- **Work to be completed**:
List the rows in the stretch from the line containing "Which has the" through the line containing "be ranked from" as a numbered list, skipping blank lines and leaving out the pictures.

- **Data excerpts**:
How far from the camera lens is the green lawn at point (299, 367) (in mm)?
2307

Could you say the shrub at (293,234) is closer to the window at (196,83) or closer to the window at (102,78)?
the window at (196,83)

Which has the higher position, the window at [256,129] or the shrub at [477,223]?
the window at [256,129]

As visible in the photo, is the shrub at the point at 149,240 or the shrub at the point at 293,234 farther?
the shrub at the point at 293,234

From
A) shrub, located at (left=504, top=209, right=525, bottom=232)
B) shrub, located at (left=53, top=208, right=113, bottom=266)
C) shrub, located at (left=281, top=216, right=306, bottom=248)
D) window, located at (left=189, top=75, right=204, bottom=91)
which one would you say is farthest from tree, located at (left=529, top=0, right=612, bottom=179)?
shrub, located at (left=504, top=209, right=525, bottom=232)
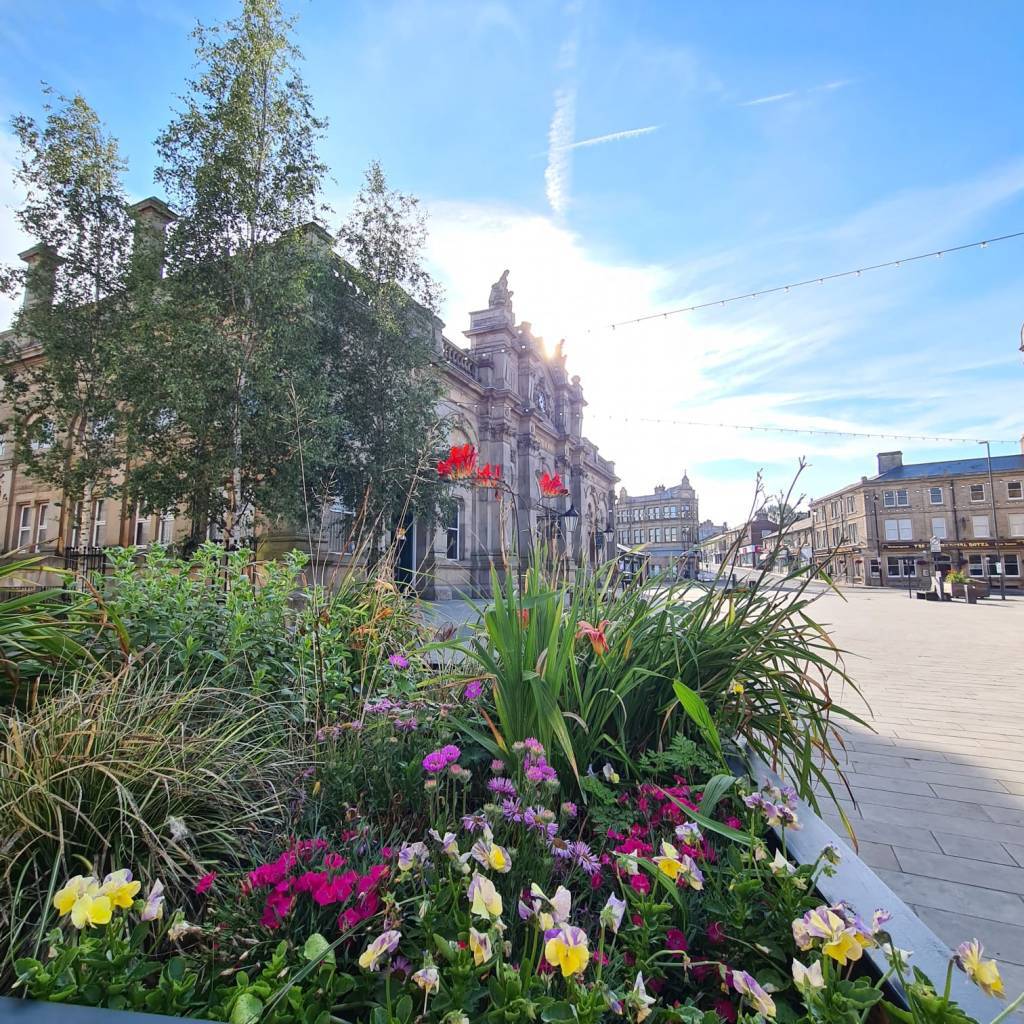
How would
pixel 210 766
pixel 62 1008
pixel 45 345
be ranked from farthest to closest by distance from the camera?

* * *

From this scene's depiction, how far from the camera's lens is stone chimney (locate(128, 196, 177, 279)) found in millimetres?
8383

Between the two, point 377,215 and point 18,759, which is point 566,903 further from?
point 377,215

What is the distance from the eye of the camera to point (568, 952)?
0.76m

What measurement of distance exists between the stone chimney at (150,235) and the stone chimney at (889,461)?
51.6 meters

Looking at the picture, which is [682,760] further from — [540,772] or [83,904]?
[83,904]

- **Answer to this exercise**:
1. Which has the higher position, the window at [256,129] or the shrub at [477,223]?
2. the window at [256,129]
3. As visible in the photo, is the shrub at the point at 149,240 or the shrub at the point at 293,234 farther?
4. the shrub at the point at 293,234
5. From
6. A) shrub, located at (left=504, top=209, right=525, bottom=232)
7. B) shrub, located at (left=53, top=208, right=113, bottom=266)
8. C) shrub, located at (left=281, top=216, right=306, bottom=248)
9. D) window, located at (left=189, top=75, right=204, bottom=91)
10. which one would you say is farthest from tree, located at (left=529, top=0, right=612, bottom=179)?
11. shrub, located at (left=504, top=209, right=525, bottom=232)
12. How would
13. pixel 210 766
14. pixel 62 1008
15. pixel 45 345
16. be ranked from farthest to closest by distance from the camera?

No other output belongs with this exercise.